The input file consists of a sequence of positive integers, one integer per line. Each integer will have at most 8 digits. The input is terminated by a line containing the number 0.

Output

For every number n > 0 in the input, you are to compute the smallest Smith number which is larger than n,and print it on a line by itself.

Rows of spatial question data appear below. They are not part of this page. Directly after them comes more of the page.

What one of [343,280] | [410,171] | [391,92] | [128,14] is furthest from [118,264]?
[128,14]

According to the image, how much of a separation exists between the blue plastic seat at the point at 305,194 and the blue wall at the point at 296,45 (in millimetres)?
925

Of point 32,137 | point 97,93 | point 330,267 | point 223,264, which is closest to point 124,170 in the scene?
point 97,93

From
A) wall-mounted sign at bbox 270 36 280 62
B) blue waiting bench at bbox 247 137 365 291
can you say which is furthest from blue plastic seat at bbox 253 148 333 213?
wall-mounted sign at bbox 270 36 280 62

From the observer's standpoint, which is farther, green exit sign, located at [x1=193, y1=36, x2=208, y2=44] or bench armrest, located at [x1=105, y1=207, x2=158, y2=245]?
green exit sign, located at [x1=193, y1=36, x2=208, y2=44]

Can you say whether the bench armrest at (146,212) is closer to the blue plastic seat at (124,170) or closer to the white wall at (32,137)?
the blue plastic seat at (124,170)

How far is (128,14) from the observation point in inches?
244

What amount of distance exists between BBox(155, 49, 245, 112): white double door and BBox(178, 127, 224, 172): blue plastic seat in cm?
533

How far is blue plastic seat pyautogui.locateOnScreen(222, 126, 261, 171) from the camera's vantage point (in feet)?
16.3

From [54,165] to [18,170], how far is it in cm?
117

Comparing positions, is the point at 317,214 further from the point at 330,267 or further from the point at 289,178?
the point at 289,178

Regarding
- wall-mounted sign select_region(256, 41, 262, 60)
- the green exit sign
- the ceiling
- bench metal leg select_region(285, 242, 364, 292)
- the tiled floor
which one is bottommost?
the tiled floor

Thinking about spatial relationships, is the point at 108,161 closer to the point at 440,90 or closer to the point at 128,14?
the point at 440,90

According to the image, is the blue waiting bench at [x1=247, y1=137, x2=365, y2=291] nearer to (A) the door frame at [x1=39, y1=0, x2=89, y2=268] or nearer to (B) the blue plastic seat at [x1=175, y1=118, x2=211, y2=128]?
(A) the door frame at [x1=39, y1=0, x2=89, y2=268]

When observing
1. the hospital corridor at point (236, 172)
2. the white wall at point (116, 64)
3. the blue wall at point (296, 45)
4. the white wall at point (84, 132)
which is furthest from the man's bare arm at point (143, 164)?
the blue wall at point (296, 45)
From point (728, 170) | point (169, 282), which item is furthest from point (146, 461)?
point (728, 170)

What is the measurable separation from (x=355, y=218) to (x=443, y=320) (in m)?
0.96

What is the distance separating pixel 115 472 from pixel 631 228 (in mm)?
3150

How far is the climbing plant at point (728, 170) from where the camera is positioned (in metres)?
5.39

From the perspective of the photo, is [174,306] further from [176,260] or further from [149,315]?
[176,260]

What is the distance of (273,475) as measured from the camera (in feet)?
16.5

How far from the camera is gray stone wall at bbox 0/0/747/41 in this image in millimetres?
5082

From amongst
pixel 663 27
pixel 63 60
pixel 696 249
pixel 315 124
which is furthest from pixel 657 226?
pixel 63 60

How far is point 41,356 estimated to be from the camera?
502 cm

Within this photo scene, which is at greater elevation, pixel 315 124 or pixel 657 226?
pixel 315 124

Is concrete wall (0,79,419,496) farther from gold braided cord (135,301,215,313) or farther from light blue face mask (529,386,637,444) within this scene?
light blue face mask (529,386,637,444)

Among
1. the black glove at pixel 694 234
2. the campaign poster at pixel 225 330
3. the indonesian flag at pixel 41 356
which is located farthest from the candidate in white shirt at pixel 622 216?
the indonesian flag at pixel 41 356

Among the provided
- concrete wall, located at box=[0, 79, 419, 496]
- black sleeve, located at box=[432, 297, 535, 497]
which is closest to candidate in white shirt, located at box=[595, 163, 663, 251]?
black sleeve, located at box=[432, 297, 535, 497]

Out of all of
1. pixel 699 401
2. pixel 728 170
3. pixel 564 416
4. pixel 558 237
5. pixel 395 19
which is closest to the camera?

You can assume that such a number exists.

Sample Input

4937774
0

Sample Output

4937775

#include <iostream>
using namespace std; 

int sumOfDigits (int n){
    int sum = 0;
    while(n){
        sum += n % 10;
        n = n/10; 
    }
    return sum;
}


int isprime(int n){
    for(int i = 2;i * i <= n ;i++)
        if(n % i == 0)
            return 0;
    return 1;
}

int sumOfPrime(int n){
    int sum = 0,i = 2;  
    while(1){
        if(n % i == 0){
            sum += sumOfDigits(i);
            n = n / i;
            if(isprime(n))
                break;
        }else{
            i++;
        }
    }
    return sum += sumOfDigits(n);
}

int main()  
{  
    int n;
    while(cin >> n && n){
        while(1){
            n++;
            if(!isprime(n)){
                if(sumOfDigits(n) == sumOfPrime(n)){
                    cout << n << endl;
                    break;
                }
            }
        }
    }
    return 0;  
}  
附上质因数分解的程序(用递归解决)
#include <iostream>
using namespace std;
int isPrime(int n)
{
	for(int i = 2;i * i <= n;i++)
		if(n % i == 0)
			return 0;
	return 1;
}

void  prime(int n)
{
	if(isPrime(n)){
		cout << n << endl;
		return;
	}
	int i = 2;
     while(1){
	    if(n % i ==0){
          cout << i << "*";
		  prime(n / i);
		  break;
		}
		i++;
	 }
}
	
int main()
{
	int n;
	while(cin >> n){
		prime(n);
	}
	return 0;
}